OAK-10778 - Support downloading from Mongo in parallel. #1435

nfsantos · 2024-04-25T12:47:31Z

A Mongo cluster (REPLICA_SET) usually consists of one primary and two secondaries. This PR adds support to download in parallel from the two secondaries.

Adds new boolean system property: oak.indexer.pipelined.mongoParallelDump defaults to false.

Parallel download can be enabled only when oak.indexer.pipelined.retryOnConnectionErrors is true. (Parallel download requires ordered traversals on Mongo which are enabled by retry on connection errors.)

Goals of this PR

Do not download from the primary because this is more likely to slow down the operation of the Mongo and affect the other workloads (read/writes by Oak).
Use one and only one connection at a time to each secondary to avoid overloading any given replica.

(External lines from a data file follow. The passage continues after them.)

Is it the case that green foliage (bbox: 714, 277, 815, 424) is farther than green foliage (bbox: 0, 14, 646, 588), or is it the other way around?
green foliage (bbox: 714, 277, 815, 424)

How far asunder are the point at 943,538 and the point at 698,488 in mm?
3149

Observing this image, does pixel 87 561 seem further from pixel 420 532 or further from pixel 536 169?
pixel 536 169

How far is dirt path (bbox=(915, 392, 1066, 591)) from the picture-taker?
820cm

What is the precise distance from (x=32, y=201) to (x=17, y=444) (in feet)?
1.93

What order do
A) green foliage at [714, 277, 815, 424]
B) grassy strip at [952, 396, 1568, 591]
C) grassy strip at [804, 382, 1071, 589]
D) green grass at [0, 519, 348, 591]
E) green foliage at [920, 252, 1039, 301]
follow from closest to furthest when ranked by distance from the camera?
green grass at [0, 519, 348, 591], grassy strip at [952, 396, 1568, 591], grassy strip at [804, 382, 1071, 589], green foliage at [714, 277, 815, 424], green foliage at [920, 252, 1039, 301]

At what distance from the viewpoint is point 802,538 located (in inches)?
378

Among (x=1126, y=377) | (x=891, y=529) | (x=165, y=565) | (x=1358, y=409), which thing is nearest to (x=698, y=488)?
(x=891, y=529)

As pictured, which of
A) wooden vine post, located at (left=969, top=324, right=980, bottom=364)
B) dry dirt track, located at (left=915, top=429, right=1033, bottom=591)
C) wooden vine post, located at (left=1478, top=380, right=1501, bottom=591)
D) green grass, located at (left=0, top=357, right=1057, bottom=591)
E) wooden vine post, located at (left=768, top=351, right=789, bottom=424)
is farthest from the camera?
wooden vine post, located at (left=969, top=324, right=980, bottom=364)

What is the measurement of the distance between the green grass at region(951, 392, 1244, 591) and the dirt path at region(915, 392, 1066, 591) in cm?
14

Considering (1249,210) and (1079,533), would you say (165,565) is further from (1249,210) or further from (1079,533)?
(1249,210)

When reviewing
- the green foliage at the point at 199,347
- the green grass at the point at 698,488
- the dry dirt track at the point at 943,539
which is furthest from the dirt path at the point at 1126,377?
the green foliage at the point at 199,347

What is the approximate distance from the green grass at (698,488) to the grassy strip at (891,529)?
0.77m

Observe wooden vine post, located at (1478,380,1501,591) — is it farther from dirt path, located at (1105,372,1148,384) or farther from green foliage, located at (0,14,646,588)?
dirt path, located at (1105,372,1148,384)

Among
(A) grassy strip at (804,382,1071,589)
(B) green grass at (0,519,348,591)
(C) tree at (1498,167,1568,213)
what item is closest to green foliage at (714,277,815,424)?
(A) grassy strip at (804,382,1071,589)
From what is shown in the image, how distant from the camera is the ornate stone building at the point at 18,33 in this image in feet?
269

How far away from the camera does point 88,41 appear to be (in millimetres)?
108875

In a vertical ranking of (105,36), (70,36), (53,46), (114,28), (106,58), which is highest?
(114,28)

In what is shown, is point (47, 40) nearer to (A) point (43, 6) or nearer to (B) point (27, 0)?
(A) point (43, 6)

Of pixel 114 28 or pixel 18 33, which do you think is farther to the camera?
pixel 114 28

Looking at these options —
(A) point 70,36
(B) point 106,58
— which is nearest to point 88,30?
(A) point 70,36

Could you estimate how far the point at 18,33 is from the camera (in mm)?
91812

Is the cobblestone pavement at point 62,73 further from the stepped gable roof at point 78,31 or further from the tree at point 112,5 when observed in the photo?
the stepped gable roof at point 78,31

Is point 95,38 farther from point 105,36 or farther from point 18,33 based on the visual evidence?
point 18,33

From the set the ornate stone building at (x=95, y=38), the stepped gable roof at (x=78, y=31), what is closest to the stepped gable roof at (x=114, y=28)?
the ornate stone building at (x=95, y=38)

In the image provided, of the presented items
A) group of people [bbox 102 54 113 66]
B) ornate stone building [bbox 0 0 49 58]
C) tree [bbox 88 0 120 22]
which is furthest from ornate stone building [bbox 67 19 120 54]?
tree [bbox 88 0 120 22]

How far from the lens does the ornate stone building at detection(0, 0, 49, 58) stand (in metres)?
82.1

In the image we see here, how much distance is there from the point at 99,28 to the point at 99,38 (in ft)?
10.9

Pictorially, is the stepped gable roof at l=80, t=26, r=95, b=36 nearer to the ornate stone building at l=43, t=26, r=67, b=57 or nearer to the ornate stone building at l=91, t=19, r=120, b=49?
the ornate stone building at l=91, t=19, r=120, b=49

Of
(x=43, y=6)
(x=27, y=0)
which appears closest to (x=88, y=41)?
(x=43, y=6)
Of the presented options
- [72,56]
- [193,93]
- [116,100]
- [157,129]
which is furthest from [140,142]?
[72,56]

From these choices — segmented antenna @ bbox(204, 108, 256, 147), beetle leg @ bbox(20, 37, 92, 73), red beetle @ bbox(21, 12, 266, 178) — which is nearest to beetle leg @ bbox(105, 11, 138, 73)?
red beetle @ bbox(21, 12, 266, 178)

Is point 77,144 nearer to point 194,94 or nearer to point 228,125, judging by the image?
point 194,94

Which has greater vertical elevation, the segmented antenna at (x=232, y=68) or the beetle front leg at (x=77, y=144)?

More on this in the notes below.
Gracefully handle scale up/down operations and failures in general, pausing the second download when there is only one secondary available and reconnecting when all secondaries are up.

Implementation

One of the difficulties of parallel downloading is to partition the range of documents among the download threads. We do not know in advance the distribution of the documents over the range of keys (_modified, _id) which are used to download, so it is challenging to distribute them evenly among the download threads. This PR sidesteps this problem by having one thread download in ascending and the other in descending order. This has the limitation that we can only have 2 parallel threads, but this fits nicely the typical configuration of a Mongo cluster with two secondaries. Adding more parallel downloads would provide a smaller increase in overall download speed and would risk overloading the replicas.

The two download threads coordinate to check when the ranges they have downloaded have crossed, to stop the download at this point.

To distribute the threads among replicas this PR creates a custom implementation of ServerSelector. The Mongo Java driver calls the registered ServerSelectors whenever it needs to open a connection to a Mongo cluster to get a list of eligible servers. The default implementations are taken from the readPreference settings, but it is possible to create and register a custom implementation. This PR uses an implementation that allows connections only to secondaries and keeps track of which thread last received a given secondary, so that this secondary is not given to any other thread.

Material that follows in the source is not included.